Philip Roth portfolio update through July 2023

I have two portfolios very close in size and invested pretty similarly. I use my IRA for these monthly updates because it is easier to track since it has very limited options activity and no money flowing in or out of it. Where there are large discrepancies between this portfolio and my overall positioning I try to note it. Once again, I find myself with too many other time commitments to do the type of update I would like to do. Plus, I am kind of bad with/bored by spreadsheets. I’m in a bit of a Catch-22. I’d be a better investor if I had more time to dedicate to investing, but the only way I think I’ll have more time to dedicate to it is if I make enough money to enable me to quit my job. I’m still pretty far away from that, I think. Though I’m certainly a heck of a lot closer than I was a couple of months ago.

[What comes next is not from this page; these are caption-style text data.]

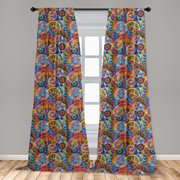 """Floral Curtains 2 Panels Set, Hippie Style Abstract Blooms with Aztec Tribal Geometric Trippy Boho Antique, Window Drapes for Living Room Bedroom, 56""""W X 95""""L, Multicolor, by Ambesonne"""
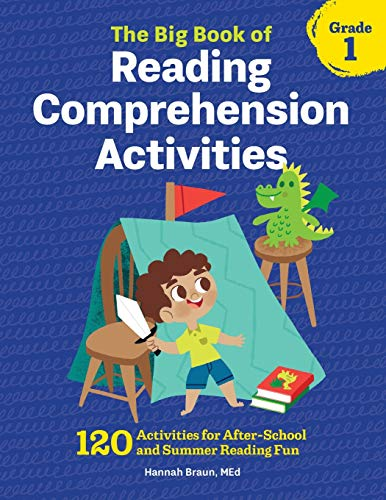 The Big Book of Reading Comprehension Activities, Grade 1: 120 Activities for After-School and Summer Reading Fun von ZEPHYROS PR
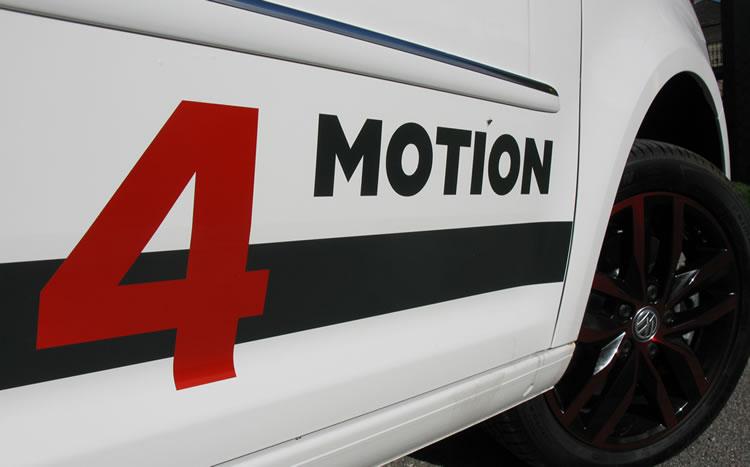 """Beschriftung Caddy """"4 Motion"""""""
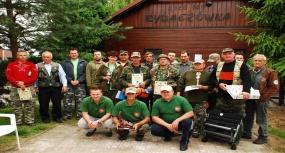 Tworków - Zawody Wędkarskie o Puchar Nowin - 2010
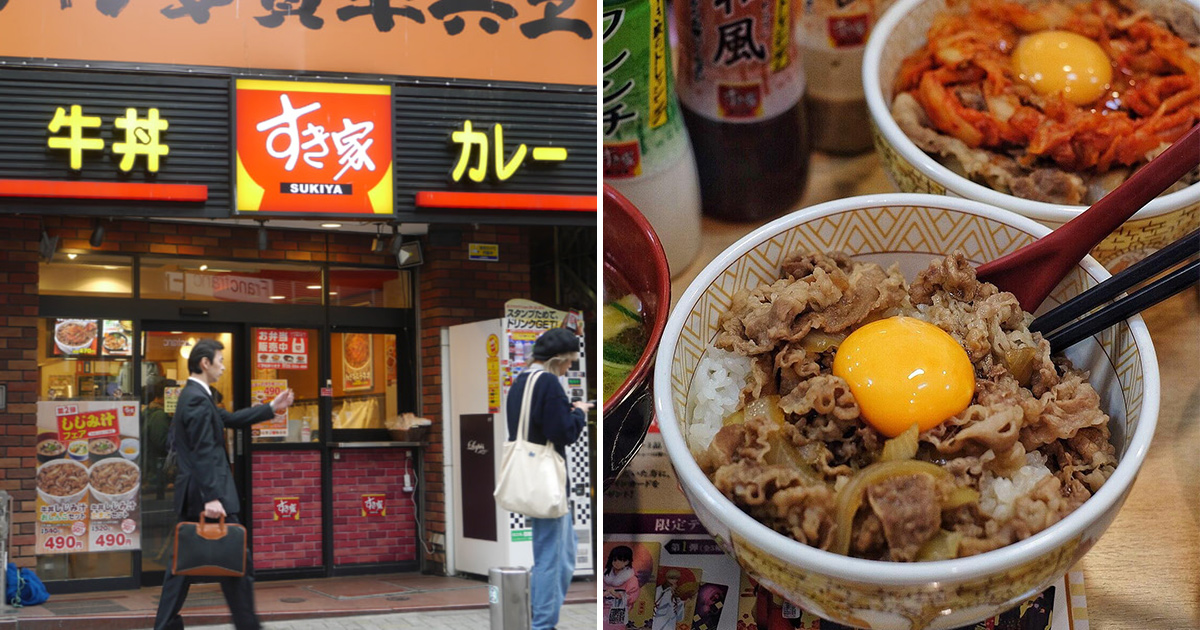 Japan's famous Beef Gyudon chain SUKIYA opening 1st outlet in S'pore at Suntec City on Feb 17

Performance through 7/31/23
YTD 67.81%
1 year return 33.58%
3 year return (cumulative) 28.98%

Year to date I’m doing great, but the performance of my other portfolio, the harder-to-track one, is even better–up more than 90% YTD. If I had to give one reason for my success this year it is this: I have been betting very big on AI. I think it’s real. Sure, there’s lots of hype, and lots of companies that are up massively on that hype will come crashing to earth, but I am stupid enough to believe I own the right ones, at least for now.

Portfolio allocations through 8/1/23
Pagaya PGY 23.715%
This has been a massive home run for me since I brought it to the board on May 30.

It was at $1.11 then, and now it’s at $2.60. I would say “you’re welcome,” but no one in the monthly update club seems to own it. I admit I didn’t make a very strong case. I just found a couple of articles and said “read these.” Maybe I’m just lucky, but I don’t think so. I think AI-powered lending is a really smart idea and I think Pagaya is in a better position than Upstart (for now) to take advantage of it. Plus the shares are cheaper by several measures. I should probably sell some, but I still feel like this stock hasn’t really been discovered yet.

SoFi SOFI 13.87% (much higher allocation in my other portfolio)

I thought Monday’s earnings report from SoFi finally blew the skeptics away, but today we had a couple of downgrades and the shares fell nearly 10%. I added a tiny bit but I’m already kind of maxed out. I’m not sure if SoFi is better than BILL or CRWD or ZS. I just feel like I understand it better, and I see a stock with great management and an exciting runway ahead of it that is subject to significant unwarranted skepticism. Eventually, the skeptics will be proved wrong, and this stock will explode. Or maybe it will just keep rising steadily for a very long time.

AEHR 11.10%
I’m a bit out of my comfort zone with this one, but posts by Saul and @wsm007 really convinced me I needed to make a bit bet on this stock. I got in kind of late, around $40, but I’m still pretty happy.

UPST 5.3% (under 2% in my other portfolio)

I keep trimming this every time it goes up because I already have so much exposure to Pagaya, but if they can get back to the same earnings they had in 2021, even at half the valuation, it’s a $200 stock. Interest rates are probably not going much higher, the economy seems like it can avoid a recession, so why wouldn’t they get back there? Maybe Pagaya will stop them? Doubtful, as I think we are still in very early days for AI-powered lending.

Everything else–roughly 46%

I have LOTS of small positions, many of them in names very familiar to this board (IOT, CRWD, ZS, BILL, AXON). One I don’t see discussed much here is Palantir. I don’t feel very confident about it, but it’s AI and it scores well on a quantitative service I use, which many of my other stocks don’t.

Stocks I own a lot of in my other portfolio, though I have little or no allocation in this one.
SMCI, TTD, CRWD.

I know this was rushed. I hope some of you still found it useful. Feel free to ask any questions you may have and I’ll do my best to respond.